Your instructions
Below are records; the lines starting at the one with "Aspirateur de lavage" and ending at the one with "Alexander Wang 'Nadia'" must be reproduced exactly, both included. Pictures must not appear.

Records provided
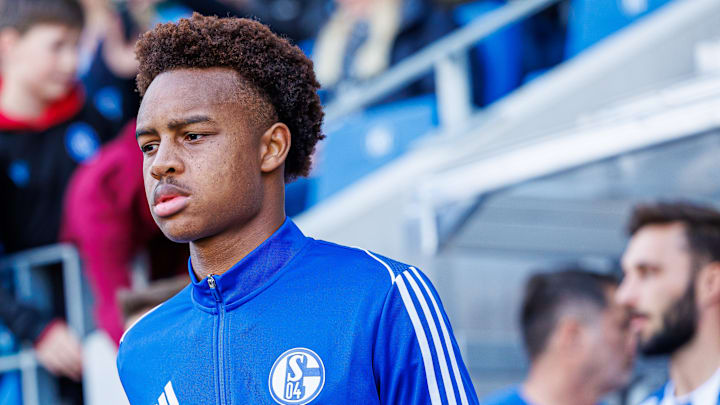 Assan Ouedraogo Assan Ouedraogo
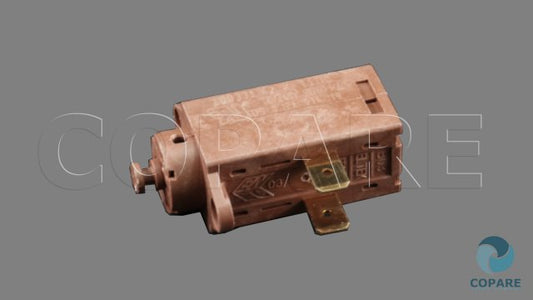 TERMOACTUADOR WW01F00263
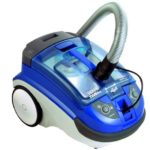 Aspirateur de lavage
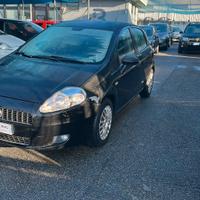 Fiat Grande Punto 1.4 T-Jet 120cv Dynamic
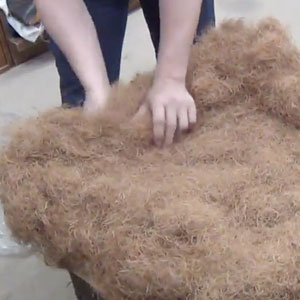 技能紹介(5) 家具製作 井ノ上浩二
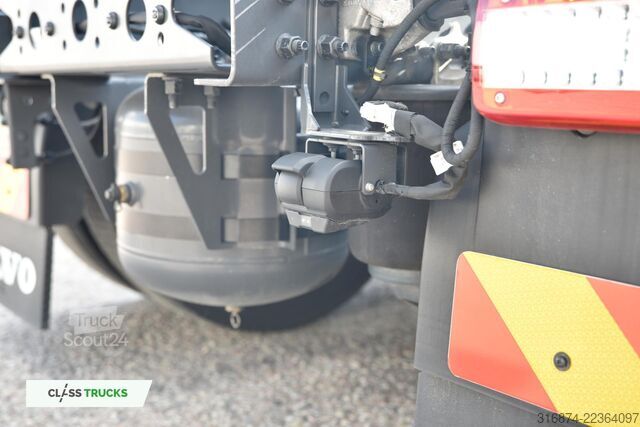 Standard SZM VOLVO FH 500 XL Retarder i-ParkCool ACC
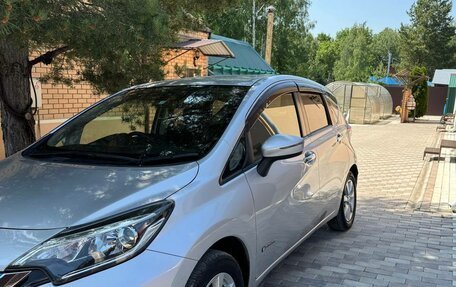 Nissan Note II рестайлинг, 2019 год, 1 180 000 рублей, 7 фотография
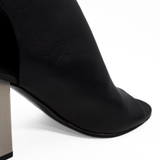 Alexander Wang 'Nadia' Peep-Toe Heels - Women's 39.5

* * *

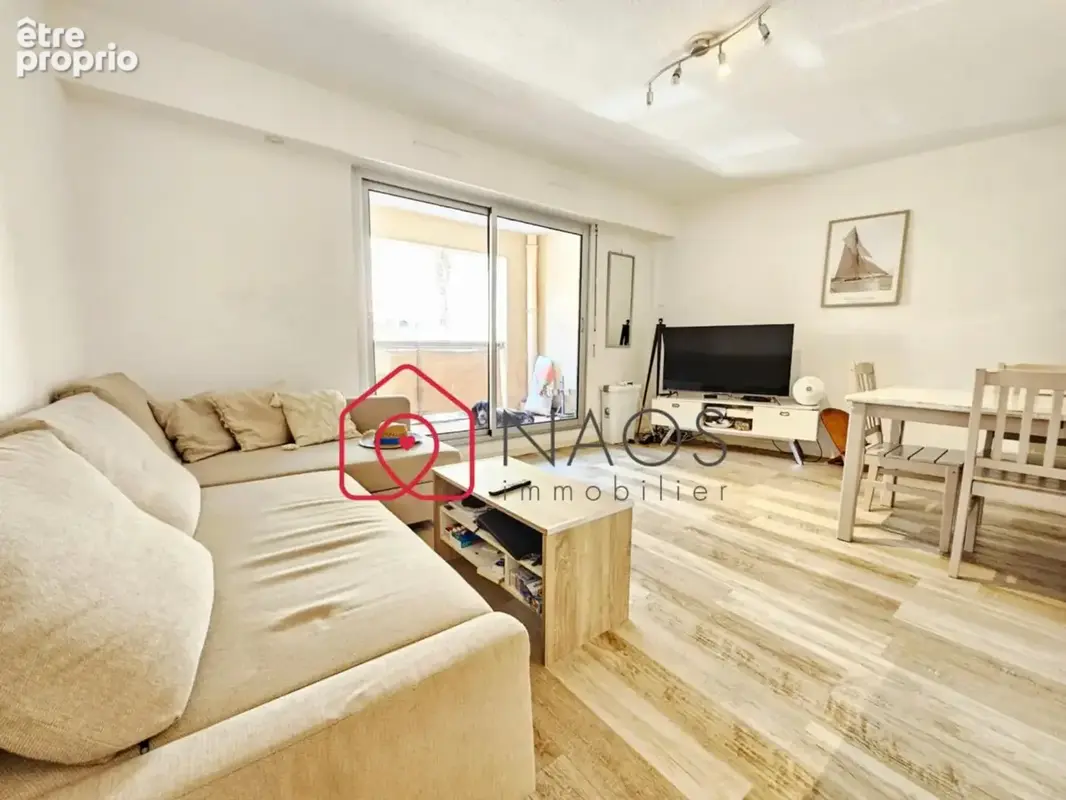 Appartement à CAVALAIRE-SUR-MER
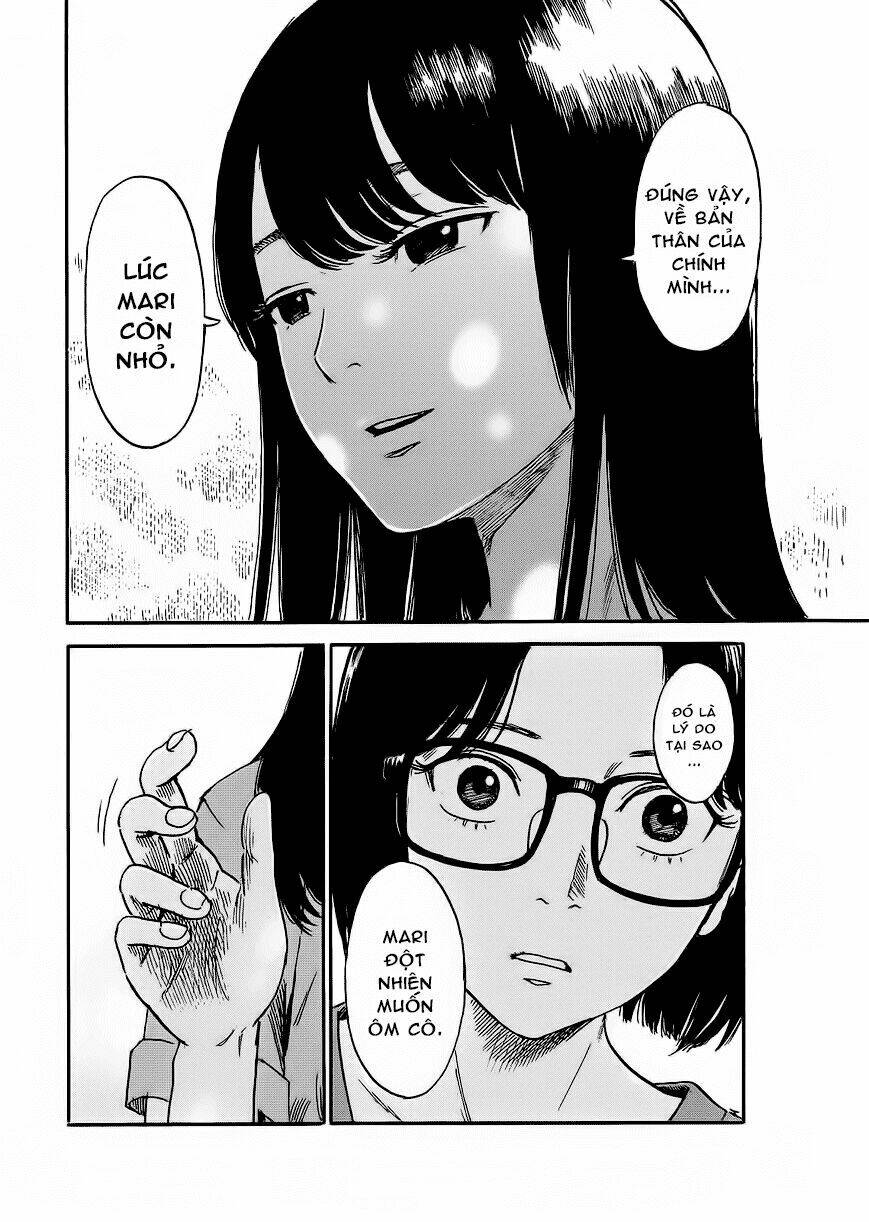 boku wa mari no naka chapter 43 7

Task answer
 Aspirateur de lavage
 Fiat Grande Punto 1.4 T-Jet 120cv Dynamic
 技能紹介(5) 家具製作 井ノ上浩二
 Standard SZM VOLVO FH 500 XL Retarder i-ParkCool ACC
 Nissan Note II рестайлинг, 2019 год, 1 180 000 рублей, 7 фотография
 Alexander Wang 'Nadia' Peep-Toe Heels - Women's 39.5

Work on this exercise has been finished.